In addition to her scholarly work, Victoria is a Senior Tech Policy Analyst in Washington DC where she works on local and federal policy regarding the use of data and surveillance technologies within law enforcement, child welfare, and housing.

Prior to starting her doctoral studies Victoria received a B.A. in Psychology from UNLV, and MSW from UCLA.

Selected Publications

Copeland, V. A. (2021). “It’s the Only System We’ve Got”: Exploring Emergency Response

Decision-Making in Child Welfare. Columbia Journal of Race and Law, 11(3), 43–74. https://doi.org/10.52214/cjrl.v11i3.8740

Copeland, V. (2021). Centering Unacknowledged Histories: Revisiting NABSW Demands to

Repeal ASFA.  Journal of Public Child Welfare. http://dx.doi.org/10.1080/15548732.2021.1976349

Copeland, V. & Pendleton, M. (2021, Dec) The Surveillance of Black Families in the Family

Policing System. UpEND. https://upendmovement.org/wp-content/uploads/2021/12/upENDSurveillance2021.pdf

 

Madonna Cadiz

Madonna Cadiz, LCSW is a Doctoral Student in Social Welfare at UCLA’s Luskin School of Public Affairs. Previously, she held research positions at the Program for Torture Victims and the Suicide Prevention Center at Didi Hirsch Mental Health Services. In these roles, she contributed to quantitative and qualitative research projects aimed at evaluating client functioning and program efficacy. Her research seeks to expand knowledge on the etiology of mental illness and emotional distress among underserved populations by identifying connections among individual, meso-level, and macro-level factors that may contribute to or exacerbate such conditions. Furthermore, her work aims to center community members’ voices to better understand their own definitions and conceptualizations of mental health diagnoses and symptoms, as well as to identify potentially meaningful interventions that may promote positive mental health among individuals and communities served by social workers.

Natalie Fensterstock

Natalie Fensterstock is a Ph.D. student in Social Welfare in the UCLA Luskin School of Public Affairs.

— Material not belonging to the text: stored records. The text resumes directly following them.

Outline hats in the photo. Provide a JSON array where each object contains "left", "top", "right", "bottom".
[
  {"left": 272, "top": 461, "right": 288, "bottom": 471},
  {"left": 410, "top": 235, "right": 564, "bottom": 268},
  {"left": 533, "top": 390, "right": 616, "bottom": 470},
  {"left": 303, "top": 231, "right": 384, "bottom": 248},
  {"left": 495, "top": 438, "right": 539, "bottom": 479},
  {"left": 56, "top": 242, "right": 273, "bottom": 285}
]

She holds a M.A. in Social Sciences and Comparative Education from the UCLA School of Education & Information Studies and a B.A. in English with minors in Secondary Education and Sociology from Wake Forest. Her research focuses on reducing the barriers to learning for our most vulnerable youth populations and on interventions for promoting holistic youth well-being. She is currently working on projects related to ongoing school readiness, teacher leadership and whole child education within the community schooling context, secondary trauma within schools, and developing policy solutions for addressing harm experienced by school staff and faculty during the COVID era. Prior to her time at UCLA, Natalie spent five years teaching middle and high school English and coaching new teachers in the Bay Area in California.

Morgan Rogers

Morgan is a PhD student in Urban Planning, a Graduate Student Researcher with the Luskin Center of Innovation (LCI), and a NRT-INFEWS trainee. Her research falls within socio-environmental systems scholarship and uses a combination of geospatial, ecological modelling, and urban data science methods within an “Ecology for the City” framework. She uses these methods and framework to investigate the relationship between urban form, biodiversity and ecosystem service outcomes. This framework brings together urban ecology and design with an inclusive, iterative process involving a multitude of stakeholders to translate ‘knowledge-to-action’ for urban sustainability. She aims to work with policymakers and communities to enhance urban ecosystem health and climate change resilience through urban design.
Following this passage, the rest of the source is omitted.